IIRC request entity is the request body. So if you're operating with request bodies, it might be appropriate as Julian wrote.
You commented:
IMHO, the text for 400 speaks of malformed syntax. I would assume the syntax here relates to the syntax of HTTP string that the client sends across to the server.
That could be, but it can be anything syntactically expressed, the whole request, only some request headers, or a specific request header, the request URI etc.. 400 Is not specifically about "HTTP string syntax", it's infact the general answer to a client error:
The 4xx class of status code is intended for cases in which the client seems to have erred. Except when responding to a HEAD request, the server SHOULD include an entity containing an explanation of the error situation, and whether it is a temporary or permanent condition. These status codes are applicable to any request method. User agents SHOULD display any included entity to the user.
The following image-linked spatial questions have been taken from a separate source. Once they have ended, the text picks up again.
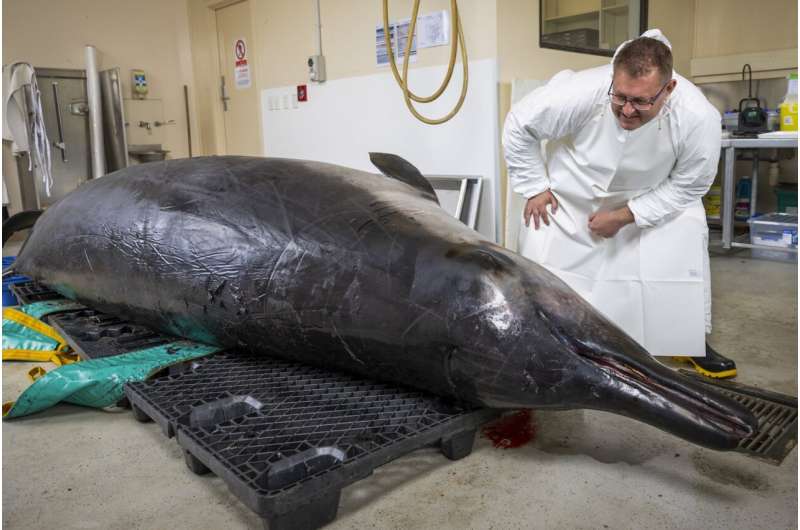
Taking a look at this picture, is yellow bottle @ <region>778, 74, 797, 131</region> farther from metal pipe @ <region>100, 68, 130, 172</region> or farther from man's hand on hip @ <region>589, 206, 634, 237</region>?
metal pipe @ <region>100, 68, 130, 172</region>

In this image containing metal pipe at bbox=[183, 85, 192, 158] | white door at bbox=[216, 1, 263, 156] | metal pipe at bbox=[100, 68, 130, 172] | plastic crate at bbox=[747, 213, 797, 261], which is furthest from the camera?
metal pipe at bbox=[183, 85, 192, 158]

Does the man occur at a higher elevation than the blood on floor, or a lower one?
higher

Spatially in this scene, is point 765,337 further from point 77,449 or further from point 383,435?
point 77,449

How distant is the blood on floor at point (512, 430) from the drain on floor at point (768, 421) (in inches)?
18.2

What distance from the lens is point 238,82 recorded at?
6387 millimetres

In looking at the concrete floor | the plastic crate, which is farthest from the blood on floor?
the plastic crate

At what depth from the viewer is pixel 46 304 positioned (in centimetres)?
280

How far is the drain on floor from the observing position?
1.64 metres

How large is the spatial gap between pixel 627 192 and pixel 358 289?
1217 millimetres

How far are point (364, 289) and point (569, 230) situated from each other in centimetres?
110

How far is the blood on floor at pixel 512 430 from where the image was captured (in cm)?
183

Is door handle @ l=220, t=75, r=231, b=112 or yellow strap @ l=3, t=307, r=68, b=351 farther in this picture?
door handle @ l=220, t=75, r=231, b=112

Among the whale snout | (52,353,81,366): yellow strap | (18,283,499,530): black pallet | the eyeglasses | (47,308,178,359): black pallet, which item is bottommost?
(52,353,81,366): yellow strap

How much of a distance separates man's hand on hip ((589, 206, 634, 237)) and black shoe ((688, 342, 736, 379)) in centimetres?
56
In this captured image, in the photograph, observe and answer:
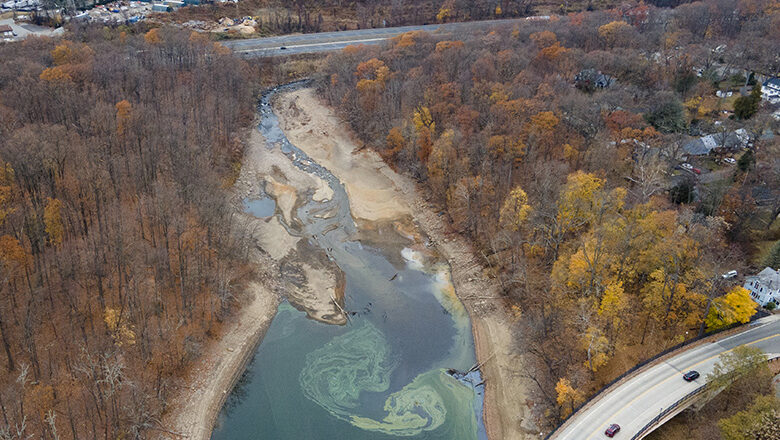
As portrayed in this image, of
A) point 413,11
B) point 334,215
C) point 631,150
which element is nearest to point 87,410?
point 334,215

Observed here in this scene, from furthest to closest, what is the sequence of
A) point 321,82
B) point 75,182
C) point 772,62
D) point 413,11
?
point 413,11 < point 321,82 < point 772,62 < point 75,182

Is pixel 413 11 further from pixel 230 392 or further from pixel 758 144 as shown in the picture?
pixel 230 392

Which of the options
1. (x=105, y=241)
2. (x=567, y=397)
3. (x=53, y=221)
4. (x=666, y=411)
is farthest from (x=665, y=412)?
(x=53, y=221)

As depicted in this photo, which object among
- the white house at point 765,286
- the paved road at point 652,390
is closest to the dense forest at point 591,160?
the white house at point 765,286

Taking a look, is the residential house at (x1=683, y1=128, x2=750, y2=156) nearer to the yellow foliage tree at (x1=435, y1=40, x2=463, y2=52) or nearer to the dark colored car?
the yellow foliage tree at (x1=435, y1=40, x2=463, y2=52)

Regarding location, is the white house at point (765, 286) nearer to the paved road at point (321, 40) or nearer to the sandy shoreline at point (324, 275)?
the sandy shoreline at point (324, 275)

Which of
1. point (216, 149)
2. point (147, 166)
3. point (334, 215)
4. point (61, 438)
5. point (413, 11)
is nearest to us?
point (61, 438)
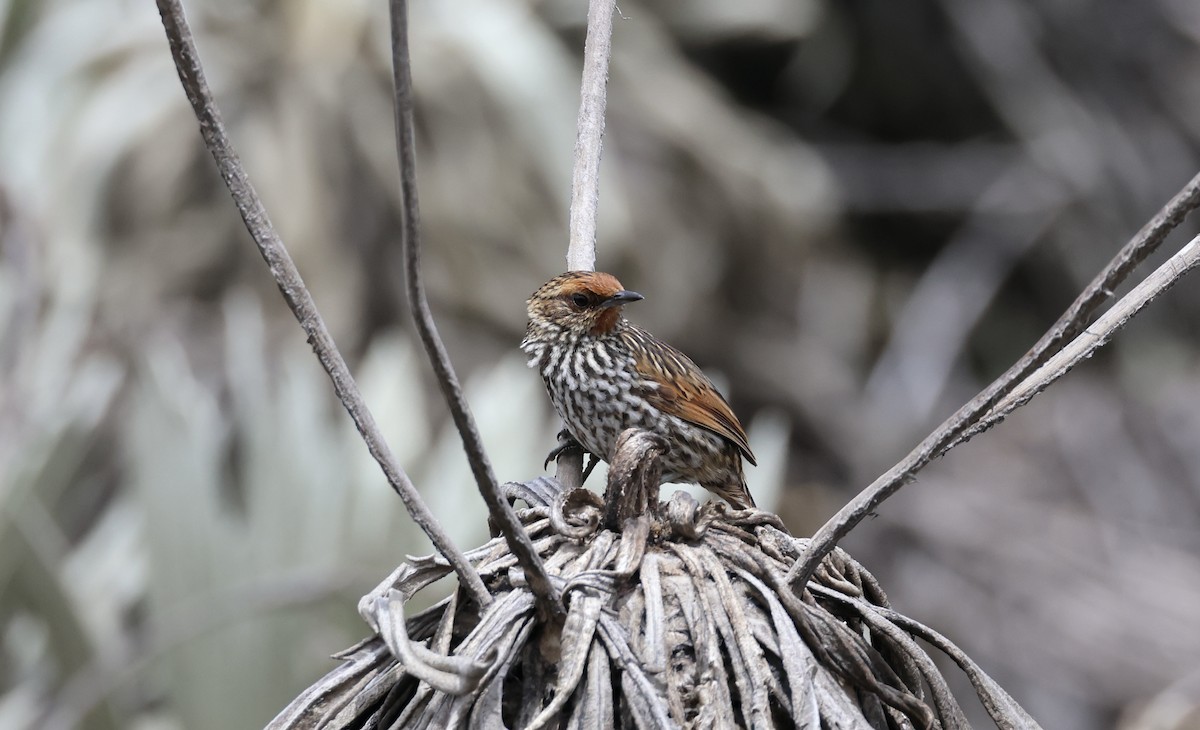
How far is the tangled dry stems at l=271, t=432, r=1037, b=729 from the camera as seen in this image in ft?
4.65

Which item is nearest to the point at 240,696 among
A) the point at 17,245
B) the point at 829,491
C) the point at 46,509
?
the point at 46,509

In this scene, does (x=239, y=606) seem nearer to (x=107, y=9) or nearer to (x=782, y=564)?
(x=782, y=564)

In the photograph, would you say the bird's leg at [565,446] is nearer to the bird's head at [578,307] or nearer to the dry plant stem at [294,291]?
the bird's head at [578,307]

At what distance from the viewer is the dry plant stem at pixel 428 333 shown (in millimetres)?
1116

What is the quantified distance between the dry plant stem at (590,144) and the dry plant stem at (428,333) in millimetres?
746

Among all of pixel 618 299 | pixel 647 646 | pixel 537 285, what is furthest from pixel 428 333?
pixel 537 285

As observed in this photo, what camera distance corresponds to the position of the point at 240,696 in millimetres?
4117

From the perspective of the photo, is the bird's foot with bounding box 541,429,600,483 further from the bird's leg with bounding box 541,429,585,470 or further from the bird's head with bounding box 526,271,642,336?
the bird's head with bounding box 526,271,642,336

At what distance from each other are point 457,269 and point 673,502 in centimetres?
696

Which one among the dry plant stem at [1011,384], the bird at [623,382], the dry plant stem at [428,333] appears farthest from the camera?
the bird at [623,382]

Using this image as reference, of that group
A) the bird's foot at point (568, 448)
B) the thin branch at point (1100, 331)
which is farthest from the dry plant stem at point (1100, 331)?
the bird's foot at point (568, 448)

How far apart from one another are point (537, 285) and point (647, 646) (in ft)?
22.9

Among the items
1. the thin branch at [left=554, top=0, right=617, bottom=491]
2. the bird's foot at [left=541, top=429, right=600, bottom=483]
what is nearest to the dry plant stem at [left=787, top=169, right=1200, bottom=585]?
the thin branch at [left=554, top=0, right=617, bottom=491]

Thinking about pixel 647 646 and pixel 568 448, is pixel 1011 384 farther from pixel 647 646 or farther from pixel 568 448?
pixel 568 448
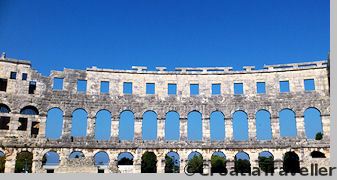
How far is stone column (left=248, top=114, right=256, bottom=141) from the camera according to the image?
3158 centimetres

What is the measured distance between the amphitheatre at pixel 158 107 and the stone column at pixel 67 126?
0.08 meters

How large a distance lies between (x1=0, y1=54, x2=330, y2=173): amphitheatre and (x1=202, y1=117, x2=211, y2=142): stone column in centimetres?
9

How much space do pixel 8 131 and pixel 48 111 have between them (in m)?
3.51

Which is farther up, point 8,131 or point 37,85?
point 37,85

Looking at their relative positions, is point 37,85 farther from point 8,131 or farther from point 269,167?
point 269,167

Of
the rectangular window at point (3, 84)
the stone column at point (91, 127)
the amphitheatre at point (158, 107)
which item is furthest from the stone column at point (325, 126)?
the rectangular window at point (3, 84)

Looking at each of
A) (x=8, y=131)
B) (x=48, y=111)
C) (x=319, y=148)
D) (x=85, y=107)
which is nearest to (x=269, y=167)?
(x=319, y=148)

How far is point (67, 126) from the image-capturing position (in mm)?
31406

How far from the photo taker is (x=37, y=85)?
31938mm

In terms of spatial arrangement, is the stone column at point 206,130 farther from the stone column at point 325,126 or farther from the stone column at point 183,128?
the stone column at point 325,126

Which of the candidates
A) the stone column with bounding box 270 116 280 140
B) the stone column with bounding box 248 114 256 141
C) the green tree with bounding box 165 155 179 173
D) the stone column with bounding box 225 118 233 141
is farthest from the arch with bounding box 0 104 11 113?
the stone column with bounding box 270 116 280 140

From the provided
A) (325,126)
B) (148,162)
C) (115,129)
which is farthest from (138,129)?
(325,126)

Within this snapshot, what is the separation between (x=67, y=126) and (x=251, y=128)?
15554mm

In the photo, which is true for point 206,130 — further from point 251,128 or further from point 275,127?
point 275,127
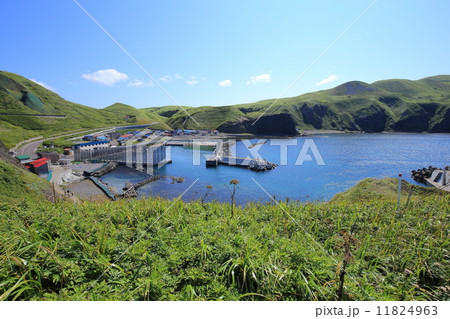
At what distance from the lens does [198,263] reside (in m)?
2.99

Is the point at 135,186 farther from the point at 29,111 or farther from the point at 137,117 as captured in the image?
the point at 137,117

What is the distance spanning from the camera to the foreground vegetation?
2422mm

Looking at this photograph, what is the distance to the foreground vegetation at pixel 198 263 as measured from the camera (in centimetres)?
242

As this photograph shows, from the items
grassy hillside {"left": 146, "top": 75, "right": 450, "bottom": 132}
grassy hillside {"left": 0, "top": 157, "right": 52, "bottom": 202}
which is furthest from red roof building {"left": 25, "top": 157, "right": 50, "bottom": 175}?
grassy hillside {"left": 146, "top": 75, "right": 450, "bottom": 132}

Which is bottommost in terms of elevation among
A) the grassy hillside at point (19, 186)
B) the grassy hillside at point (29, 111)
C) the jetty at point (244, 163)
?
the jetty at point (244, 163)

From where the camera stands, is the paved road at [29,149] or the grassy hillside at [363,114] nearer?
the paved road at [29,149]

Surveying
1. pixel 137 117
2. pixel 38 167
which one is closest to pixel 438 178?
pixel 38 167

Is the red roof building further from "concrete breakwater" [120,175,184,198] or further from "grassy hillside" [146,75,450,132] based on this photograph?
"grassy hillside" [146,75,450,132]

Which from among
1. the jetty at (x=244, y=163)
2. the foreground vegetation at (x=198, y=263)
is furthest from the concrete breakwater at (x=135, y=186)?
the foreground vegetation at (x=198, y=263)

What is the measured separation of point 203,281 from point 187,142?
3474 inches

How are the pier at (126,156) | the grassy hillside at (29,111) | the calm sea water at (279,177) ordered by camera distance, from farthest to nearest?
the grassy hillside at (29,111), the pier at (126,156), the calm sea water at (279,177)

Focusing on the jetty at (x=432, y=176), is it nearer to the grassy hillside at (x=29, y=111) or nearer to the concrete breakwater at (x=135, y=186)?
the concrete breakwater at (x=135, y=186)

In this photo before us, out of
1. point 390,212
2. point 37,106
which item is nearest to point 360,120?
point 390,212
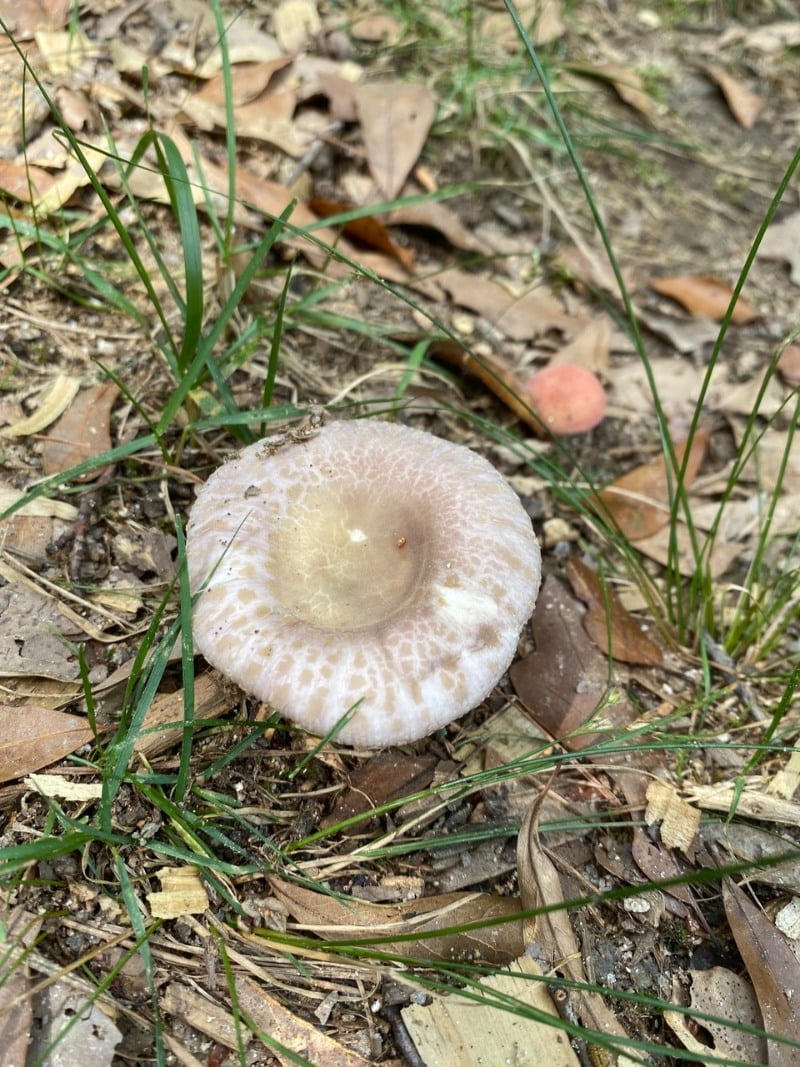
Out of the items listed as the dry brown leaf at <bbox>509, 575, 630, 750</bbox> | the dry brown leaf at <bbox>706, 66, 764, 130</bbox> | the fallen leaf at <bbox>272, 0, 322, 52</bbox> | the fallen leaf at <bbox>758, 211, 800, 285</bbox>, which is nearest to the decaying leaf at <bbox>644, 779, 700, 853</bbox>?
the dry brown leaf at <bbox>509, 575, 630, 750</bbox>

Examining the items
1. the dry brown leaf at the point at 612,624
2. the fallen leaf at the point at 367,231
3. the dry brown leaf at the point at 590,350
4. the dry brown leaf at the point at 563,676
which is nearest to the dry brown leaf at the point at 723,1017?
the dry brown leaf at the point at 563,676

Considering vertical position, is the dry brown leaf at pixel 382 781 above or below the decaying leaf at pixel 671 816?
above

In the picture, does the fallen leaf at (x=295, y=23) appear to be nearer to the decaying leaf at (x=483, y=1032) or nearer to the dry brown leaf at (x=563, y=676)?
the dry brown leaf at (x=563, y=676)

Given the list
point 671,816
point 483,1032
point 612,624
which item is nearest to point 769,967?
point 671,816

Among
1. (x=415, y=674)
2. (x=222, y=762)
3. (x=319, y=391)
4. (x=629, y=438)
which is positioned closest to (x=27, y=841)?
(x=222, y=762)

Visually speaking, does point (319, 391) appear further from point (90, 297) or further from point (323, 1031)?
point (323, 1031)

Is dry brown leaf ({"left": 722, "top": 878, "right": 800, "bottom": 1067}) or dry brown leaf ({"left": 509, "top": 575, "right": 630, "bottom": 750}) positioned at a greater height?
dry brown leaf ({"left": 509, "top": 575, "right": 630, "bottom": 750})

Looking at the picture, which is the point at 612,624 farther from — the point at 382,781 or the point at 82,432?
the point at 82,432

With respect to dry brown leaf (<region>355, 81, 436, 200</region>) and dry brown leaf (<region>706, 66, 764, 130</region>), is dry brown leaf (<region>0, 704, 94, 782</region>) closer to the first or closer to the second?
dry brown leaf (<region>355, 81, 436, 200</region>)
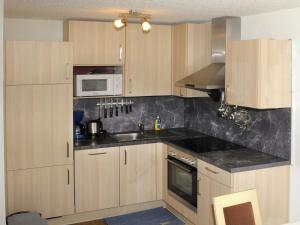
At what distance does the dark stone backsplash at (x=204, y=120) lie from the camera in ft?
13.8

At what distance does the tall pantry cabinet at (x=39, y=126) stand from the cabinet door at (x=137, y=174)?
0.63m

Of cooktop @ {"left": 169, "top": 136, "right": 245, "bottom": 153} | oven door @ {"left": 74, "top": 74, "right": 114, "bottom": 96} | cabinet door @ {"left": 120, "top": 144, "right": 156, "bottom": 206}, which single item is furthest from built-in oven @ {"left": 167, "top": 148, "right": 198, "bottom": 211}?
oven door @ {"left": 74, "top": 74, "right": 114, "bottom": 96}

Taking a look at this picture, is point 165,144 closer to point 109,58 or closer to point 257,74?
point 109,58

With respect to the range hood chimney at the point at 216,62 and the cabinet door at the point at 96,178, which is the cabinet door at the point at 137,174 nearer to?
the cabinet door at the point at 96,178

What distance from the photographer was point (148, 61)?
17.1ft

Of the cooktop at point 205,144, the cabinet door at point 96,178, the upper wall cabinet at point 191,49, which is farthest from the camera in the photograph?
the upper wall cabinet at point 191,49

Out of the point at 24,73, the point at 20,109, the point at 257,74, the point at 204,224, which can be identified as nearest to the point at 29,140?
the point at 20,109

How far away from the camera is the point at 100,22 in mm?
4887

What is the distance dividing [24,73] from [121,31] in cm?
127

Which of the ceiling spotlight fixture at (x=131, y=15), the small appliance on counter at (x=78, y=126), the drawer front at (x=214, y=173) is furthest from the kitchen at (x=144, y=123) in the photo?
the ceiling spotlight fixture at (x=131, y=15)

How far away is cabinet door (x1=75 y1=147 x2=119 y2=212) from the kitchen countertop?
0.10 metres

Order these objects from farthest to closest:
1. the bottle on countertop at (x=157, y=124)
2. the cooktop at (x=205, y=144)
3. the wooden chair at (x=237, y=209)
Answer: the bottle on countertop at (x=157, y=124)
the cooktop at (x=205, y=144)
the wooden chair at (x=237, y=209)

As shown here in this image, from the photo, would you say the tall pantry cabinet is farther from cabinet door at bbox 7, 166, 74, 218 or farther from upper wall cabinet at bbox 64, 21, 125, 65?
upper wall cabinet at bbox 64, 21, 125, 65

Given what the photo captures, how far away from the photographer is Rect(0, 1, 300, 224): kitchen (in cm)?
411
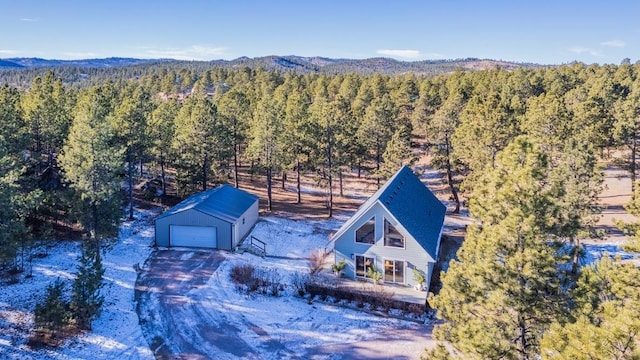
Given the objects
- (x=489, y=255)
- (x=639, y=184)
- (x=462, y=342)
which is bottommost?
(x=462, y=342)

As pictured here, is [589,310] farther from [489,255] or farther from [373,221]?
[373,221]

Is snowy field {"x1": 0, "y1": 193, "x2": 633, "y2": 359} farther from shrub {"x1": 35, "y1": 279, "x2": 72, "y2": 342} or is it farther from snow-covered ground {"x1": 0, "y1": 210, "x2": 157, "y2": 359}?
shrub {"x1": 35, "y1": 279, "x2": 72, "y2": 342}

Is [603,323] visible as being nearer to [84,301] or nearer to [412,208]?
[412,208]

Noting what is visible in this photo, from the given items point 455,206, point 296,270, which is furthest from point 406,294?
point 455,206

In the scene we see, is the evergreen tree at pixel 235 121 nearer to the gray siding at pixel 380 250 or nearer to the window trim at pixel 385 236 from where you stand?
the gray siding at pixel 380 250

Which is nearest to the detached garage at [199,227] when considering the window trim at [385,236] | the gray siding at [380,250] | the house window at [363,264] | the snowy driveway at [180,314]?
the snowy driveway at [180,314]

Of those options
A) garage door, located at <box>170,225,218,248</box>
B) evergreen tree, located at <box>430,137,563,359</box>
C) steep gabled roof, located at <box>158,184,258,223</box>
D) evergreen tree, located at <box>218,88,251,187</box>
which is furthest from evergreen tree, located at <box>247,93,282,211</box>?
evergreen tree, located at <box>430,137,563,359</box>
The important part is here that you must tell the client what went wrong. The status code is just telling that something went wrong (in the 4xx class), but HTTP has not been specifically designed to make a missing query-info part parameter noteable as error condition. By fact, URI only knows that there is a query-info part and not what it means.
If you think 400 is too broad I suggest you pick 404 if the problem is URI related, e.g. $_GET variables.
I don't know about the RFC writers' intentions, but the status code I have seen used in the wild for that case is 400 Bad Request.
422 is a regular HTTP status code; and it is used outside WebDAV. Contrary to what others say, there's no problem with that; HTTP has a status code registry for a reason.
See http://www.iana.org/assignments/http-status-codes
Read this carefully:
https://en.wikipedia.org/wiki/List_of_HTTP_status_codes
422 is a WebDAV-specific thing, and I haven't seen it used for anything else.
400, even though not intended for this particular purpose, seems to be a common choice.
404 is also a viable choice if your API is RESTful or similar (using the path part of the URI to indicate search parameters)
Description as quoted against 400
The request could not be understood by the server due to malformed syntax. The client SHOULD NOT repeat the request without modifications.
(Emphasis mine)
That speaks of malformed syntax, which is not the case when the browser sends a request to the server. Its just the case of missing parameters (while there's no malformed syntax).
I would suggest stick with 404 :)
(Experts correct me if I am wrong anywhere :) )
I need to answer this old question because the most upvoted and accepted answer is plain wrong.
From RFC 9110 - HTTP Semantics:
The 400 (Bad Request) status code indicates that the server cannot or
will not process the request due to something that is perceived to be
a client error (e.g., malformed request syntax, invalid request
message framing, or deceptive request routing).
So 400 is what you have to use.
Do not use 404, because you will completely mislead the API consumer. 404 means that the resource was not found on the server:
The 404 (Not Found) status code indicates that the origin server did
not find a current representation for the target resource or is not
willing to disclose that one exists.